Friday, November 7, 2008

That which is old is new again

Last week at PDC, I was able to make it to the repeat session of Anders Hejlsberg's talk on the future of C#.  A talk by Anders is always interesting and enjoyable. He showed some really interesting things; but the most intriguing thing was the new "dynamic" keyword. Anders demonstrated several interesting uses for this "newfangled" gizmo, such as interoperating with JavaScript code. Hmm... I think I demonstrated something just like that over a year ago with Delphi. In that demonstration I showed how you could get JavaScript to access Delphi components dynamically. The reverse could just as easily have been done by using a Variant along with the very old (like Delphi 3 old) notion of dynamic variant dispatching. Any variant can be treated like an object in that you can simply start calling any old method or accessing any old property without even having a declaration for what that property is. For instance for many years you've been able to do this:

procedure TForm1.Button1Click(Sender: TObject);
var
Doc, Word: Variant;
begin
Word := CreateOleObject('Word.Application');
Doc := Word.Documents.Add();
Doc.Content.InsertAfter('This is some sample Text');
Word.ActiveWindow.Visible := True;
end;

Just add ComObj to your uses list and you can now paste that code into a button click, and you're automating MS Word. The Delphi Variant type (or the more COM/OLE specific OleVariant) support this dynamically typed, dynamic invocation.

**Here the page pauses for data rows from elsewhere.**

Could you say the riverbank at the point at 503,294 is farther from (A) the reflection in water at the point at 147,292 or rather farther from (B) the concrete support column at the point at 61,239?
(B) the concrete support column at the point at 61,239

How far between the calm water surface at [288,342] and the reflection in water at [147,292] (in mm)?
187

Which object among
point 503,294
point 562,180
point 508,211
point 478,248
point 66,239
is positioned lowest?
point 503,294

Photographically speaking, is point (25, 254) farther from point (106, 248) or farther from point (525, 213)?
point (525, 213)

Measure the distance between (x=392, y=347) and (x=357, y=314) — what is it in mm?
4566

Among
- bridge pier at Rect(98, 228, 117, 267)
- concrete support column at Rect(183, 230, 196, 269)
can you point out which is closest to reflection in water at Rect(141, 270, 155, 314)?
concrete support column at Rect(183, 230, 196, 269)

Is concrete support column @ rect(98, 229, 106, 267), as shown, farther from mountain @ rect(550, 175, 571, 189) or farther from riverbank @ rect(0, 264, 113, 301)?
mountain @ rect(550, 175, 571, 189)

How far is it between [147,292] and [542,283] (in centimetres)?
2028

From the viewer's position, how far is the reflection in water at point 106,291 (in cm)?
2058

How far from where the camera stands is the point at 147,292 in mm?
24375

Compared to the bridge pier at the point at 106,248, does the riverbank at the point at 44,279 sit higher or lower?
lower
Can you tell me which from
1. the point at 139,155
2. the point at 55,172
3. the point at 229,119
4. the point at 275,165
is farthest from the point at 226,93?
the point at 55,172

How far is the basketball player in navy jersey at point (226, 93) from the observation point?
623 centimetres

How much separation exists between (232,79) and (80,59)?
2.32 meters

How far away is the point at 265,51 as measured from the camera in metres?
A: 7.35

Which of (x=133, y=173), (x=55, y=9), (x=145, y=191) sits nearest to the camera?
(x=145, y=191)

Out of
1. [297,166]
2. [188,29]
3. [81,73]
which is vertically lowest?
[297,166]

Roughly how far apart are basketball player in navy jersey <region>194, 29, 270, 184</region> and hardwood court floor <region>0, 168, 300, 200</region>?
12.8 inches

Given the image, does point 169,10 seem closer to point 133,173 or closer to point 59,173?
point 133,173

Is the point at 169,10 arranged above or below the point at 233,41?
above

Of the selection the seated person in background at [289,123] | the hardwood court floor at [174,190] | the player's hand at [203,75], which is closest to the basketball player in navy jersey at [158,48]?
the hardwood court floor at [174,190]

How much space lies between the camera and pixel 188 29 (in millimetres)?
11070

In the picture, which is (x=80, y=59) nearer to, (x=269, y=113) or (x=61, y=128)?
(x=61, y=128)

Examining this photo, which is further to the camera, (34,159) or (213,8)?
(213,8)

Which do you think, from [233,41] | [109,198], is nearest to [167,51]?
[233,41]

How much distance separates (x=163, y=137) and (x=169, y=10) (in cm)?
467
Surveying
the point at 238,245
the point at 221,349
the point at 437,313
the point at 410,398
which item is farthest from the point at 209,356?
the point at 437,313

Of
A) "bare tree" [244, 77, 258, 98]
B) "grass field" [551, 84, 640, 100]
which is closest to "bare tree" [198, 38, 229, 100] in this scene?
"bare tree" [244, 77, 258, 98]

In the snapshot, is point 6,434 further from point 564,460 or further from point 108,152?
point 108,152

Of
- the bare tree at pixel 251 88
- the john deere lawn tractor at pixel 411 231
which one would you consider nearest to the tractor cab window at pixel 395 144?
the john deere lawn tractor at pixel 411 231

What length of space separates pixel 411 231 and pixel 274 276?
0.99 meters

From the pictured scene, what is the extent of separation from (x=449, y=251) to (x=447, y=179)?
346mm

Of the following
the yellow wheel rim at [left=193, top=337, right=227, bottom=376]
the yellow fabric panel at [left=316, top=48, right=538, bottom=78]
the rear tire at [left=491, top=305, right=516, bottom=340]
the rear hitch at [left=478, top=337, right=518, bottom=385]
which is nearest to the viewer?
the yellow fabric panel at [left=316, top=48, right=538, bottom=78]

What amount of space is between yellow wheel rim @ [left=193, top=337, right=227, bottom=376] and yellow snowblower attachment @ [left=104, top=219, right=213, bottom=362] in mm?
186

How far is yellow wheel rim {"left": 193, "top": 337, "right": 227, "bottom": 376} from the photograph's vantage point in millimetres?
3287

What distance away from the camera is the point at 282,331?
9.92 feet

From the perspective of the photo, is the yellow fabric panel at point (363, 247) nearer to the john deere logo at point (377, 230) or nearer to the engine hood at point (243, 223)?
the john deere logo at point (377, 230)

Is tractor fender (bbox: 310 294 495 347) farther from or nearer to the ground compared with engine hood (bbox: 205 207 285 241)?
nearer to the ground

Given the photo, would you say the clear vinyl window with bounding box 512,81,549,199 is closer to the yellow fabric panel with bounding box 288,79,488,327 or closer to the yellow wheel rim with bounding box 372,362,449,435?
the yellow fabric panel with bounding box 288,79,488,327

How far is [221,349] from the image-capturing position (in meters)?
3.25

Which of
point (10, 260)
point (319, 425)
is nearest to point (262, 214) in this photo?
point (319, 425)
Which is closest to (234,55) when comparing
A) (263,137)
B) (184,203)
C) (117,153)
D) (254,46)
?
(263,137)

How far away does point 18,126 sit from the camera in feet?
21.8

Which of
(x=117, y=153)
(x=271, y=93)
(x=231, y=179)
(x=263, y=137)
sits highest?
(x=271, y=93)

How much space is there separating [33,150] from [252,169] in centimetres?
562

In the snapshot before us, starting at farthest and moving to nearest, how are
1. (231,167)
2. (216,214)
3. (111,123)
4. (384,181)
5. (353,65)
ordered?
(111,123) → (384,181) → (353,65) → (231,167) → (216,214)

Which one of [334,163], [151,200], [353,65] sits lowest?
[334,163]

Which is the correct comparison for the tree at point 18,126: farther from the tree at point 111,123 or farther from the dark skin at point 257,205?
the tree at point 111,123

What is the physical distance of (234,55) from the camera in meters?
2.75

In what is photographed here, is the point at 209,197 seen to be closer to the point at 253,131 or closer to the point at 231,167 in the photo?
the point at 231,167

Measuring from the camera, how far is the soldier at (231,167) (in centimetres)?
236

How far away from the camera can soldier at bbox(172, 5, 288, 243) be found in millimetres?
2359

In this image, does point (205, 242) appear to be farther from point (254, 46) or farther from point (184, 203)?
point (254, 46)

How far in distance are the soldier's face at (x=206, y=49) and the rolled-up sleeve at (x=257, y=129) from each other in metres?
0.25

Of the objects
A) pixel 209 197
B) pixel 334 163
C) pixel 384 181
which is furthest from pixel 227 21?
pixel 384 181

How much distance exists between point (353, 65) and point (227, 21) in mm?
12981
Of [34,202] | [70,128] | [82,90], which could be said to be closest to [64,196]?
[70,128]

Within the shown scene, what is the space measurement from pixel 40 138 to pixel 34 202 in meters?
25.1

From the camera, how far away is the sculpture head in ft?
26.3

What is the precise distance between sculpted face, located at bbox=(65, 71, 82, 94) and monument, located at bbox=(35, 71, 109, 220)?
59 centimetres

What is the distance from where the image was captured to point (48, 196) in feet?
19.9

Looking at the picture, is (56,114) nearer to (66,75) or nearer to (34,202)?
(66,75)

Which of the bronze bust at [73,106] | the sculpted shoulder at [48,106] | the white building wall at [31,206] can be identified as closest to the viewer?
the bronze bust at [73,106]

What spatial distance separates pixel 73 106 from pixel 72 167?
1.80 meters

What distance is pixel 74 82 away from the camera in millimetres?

I had a chance to meet with Anders for a few moments out in the "Big Room" and I mentioned that the whole "dynamic" thing looked remarkably like the old Variant dispatching stuff. He chuckled and mentioned that the C# model allows for doing different kinds of dispatching and not just COM IDispatch... Hmm... I smiled and reminded him that Delphi does as well. I explained that since Delphi initially introduced the Variant dispatching in D3, we've added support for custom variant types. We now support all kinds kind of dynamic dispatching by creating your own custom variant type by descending from TInvokableVariantType over in the Variants unit. He paused a moment, chucked again, and explained that really none of these concepts are new, we're just all learning how to reconcile the strongly-type world with the dynamically typed world of JavaScript, Python, and Ruby. Using the above notion of a TInvokeableVariantType, you could create a custom variant type that allows you to directly call and manipulate... oh... say... some RESTful service. It would be interesting to be able to do this:

procedure TForm1.Button1Click(Sender: TObject);
var
I: Integer;
Twitter, Timeline: Variant;
begin
Twitter := OpenXMLRESTConnection('http://twitter.com/statuses');
Timeline := Twitter.public_timeline();
//for I := VarArrayLowBound(Timeline.statuses, 0) to VarArrayHighBound(Timeline.statuses, 0) do
for I := 0 to Timeline.statuses.count - 1 do // This is far better and easier to use.
begin
Memo1.Lines.Add(Format('User: %s; Message: %s', [Timeline.statuses[I].user.name, Timeline.statuses[I].text]));
Memo1.Lines.Add('');
end;
end;

The above code is purely conjecture on my part, but I can certainly envision such an easy to use, dynamic mechanism to accessing RESTful services.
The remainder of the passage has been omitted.